Retype the whole listing below word for word, leaving out the pictures.

[Items stored from a collection]
==*==

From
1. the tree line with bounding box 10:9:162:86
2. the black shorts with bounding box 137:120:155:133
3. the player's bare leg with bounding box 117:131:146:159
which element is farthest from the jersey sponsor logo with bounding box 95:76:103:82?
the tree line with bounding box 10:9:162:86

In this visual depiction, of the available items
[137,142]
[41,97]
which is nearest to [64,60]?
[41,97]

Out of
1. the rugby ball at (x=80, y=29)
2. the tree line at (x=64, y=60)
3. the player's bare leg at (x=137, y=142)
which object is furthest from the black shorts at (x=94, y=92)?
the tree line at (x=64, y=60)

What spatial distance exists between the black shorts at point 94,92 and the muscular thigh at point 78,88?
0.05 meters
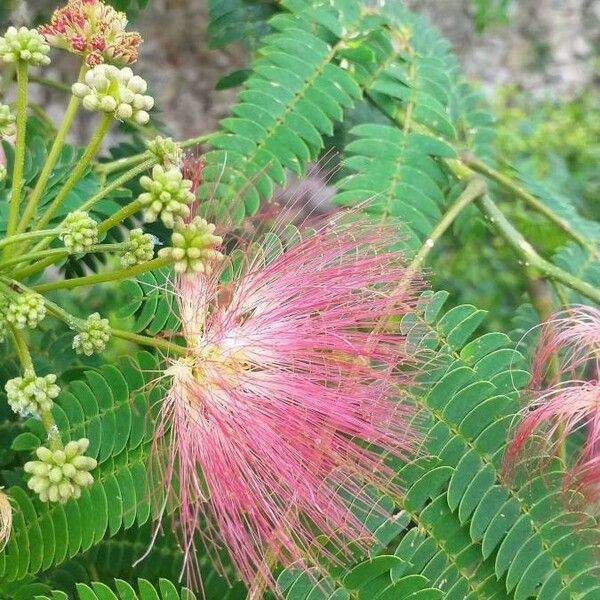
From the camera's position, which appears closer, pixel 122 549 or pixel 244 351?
pixel 244 351

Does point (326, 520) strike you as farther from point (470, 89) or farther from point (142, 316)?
point (470, 89)

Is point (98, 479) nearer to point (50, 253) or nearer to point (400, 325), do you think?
point (50, 253)

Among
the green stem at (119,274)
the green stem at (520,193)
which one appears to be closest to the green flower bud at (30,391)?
the green stem at (119,274)

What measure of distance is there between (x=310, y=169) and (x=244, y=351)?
0.48 metres

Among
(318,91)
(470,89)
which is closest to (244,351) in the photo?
(318,91)

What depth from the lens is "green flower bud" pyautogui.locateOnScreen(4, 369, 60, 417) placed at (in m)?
1.06

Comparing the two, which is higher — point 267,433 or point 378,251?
point 378,251

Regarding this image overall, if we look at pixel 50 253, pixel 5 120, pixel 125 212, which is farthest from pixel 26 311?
pixel 5 120

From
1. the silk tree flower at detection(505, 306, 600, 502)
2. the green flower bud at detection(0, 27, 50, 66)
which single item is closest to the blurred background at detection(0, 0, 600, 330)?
the silk tree flower at detection(505, 306, 600, 502)

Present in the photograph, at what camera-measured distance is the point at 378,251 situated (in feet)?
4.49

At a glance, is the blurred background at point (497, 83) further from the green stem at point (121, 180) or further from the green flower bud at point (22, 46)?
the green stem at point (121, 180)

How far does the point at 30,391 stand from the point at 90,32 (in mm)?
520

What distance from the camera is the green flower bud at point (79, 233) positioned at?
1.04 meters

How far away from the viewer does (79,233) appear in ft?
3.41
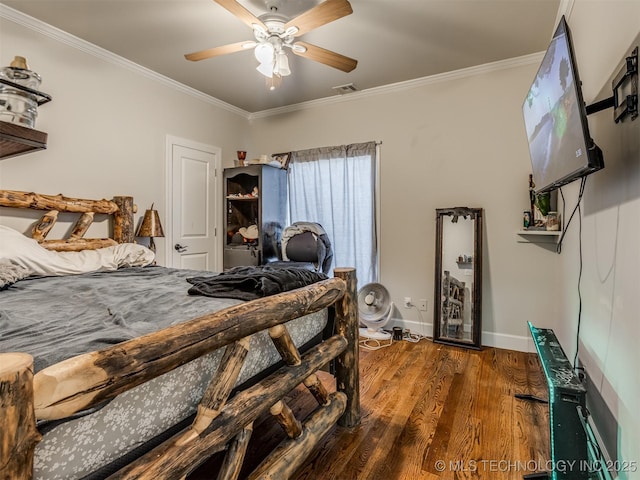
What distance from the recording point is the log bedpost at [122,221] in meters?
3.09

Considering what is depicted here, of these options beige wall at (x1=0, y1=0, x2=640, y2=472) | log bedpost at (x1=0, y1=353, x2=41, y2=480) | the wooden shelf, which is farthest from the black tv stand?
the wooden shelf

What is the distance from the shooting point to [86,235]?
116 inches

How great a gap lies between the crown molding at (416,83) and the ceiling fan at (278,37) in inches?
54.2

==*==

EXERCISE OUTPUT -
From
1. the tree line with bounding box 10:9:162:86
2. the black shorts with bounding box 137:120:155:133
3. the player's bare leg with bounding box 117:131:146:159
which element is farthest from the jersey sponsor logo with bounding box 95:76:103:82?
the tree line with bounding box 10:9:162:86

In this visual depiction, of the available items
[137,142]
[41,97]
which is nearest to [64,60]?
[41,97]

Out of
1. the rugby ball at (x=80, y=29)
2. the tree line at (x=64, y=60)
3. the player's bare leg at (x=137, y=142)
which object is furthest from the black shorts at (x=94, y=92)?
the tree line at (x=64, y=60)

What spatial distance exists between the black shorts at point 94,92 and the muscular thigh at point 78,88?
0.05 meters
From the camera's position, which appears closer, pixel 122 549 or pixel 244 351?
pixel 244 351

Does point (326, 520) strike you as farther from point (470, 89) or farther from point (142, 316)?
point (470, 89)

Is point (98, 479) nearer to point (50, 253) or nearer to point (400, 325), do you think?
point (50, 253)

Among
the green stem at (119,274)
the green stem at (520,193)
which one appears to be closest to the green flower bud at (30,391)?
the green stem at (119,274)

What measure of distance is there between (x=310, y=169) and (x=244, y=351)?
0.48 metres

Among
(318,91)
(470,89)
which is closest to (244,351) in the photo?
(318,91)

What depth from the lens is "green flower bud" pyautogui.locateOnScreen(4, 369, 60, 417) placed at (in m)?
1.06

Comparing the two, which is higher — point 267,433 or point 378,251?
point 378,251

Regarding this image overall, if we look at pixel 50 253, pixel 5 120, pixel 125 212, which is farthest from pixel 26 311?
pixel 5 120

From
1. the silk tree flower at detection(505, 306, 600, 502)
2. the green flower bud at detection(0, 27, 50, 66)
which single item is closest to the blurred background at detection(0, 0, 600, 330)?
the silk tree flower at detection(505, 306, 600, 502)

Present in the photograph, at what camera-measured distance is the point at 378,251 situated (in feet)?
4.49

At a glance, is the blurred background at point (497, 83) further from the green stem at point (121, 180) or further from the green flower bud at point (22, 46)?
the green stem at point (121, 180)

How far does the point at 30,391 stand from the point at 90,32 (in mm)?
520

What distance from the camera is the green flower bud at point (79, 233) positioned at?
1.04 meters

How far away from the viewer does (79,233) appear in ft?
3.41
What distance from the recording point is the log bedpost at [122,221] in meters?
3.09

Considering what is depicted here, of these options beige wall at (x1=0, y1=0, x2=640, y2=472) | log bedpost at (x1=0, y1=353, x2=41, y2=480) | the wooden shelf, which is farthest from the black tv stand?
the wooden shelf

What is the distance from the shooting point to [86,235]?
116 inches

How great a gap lies between the crown molding at (416,83) and the ceiling fan at (278,37) in inches?
54.2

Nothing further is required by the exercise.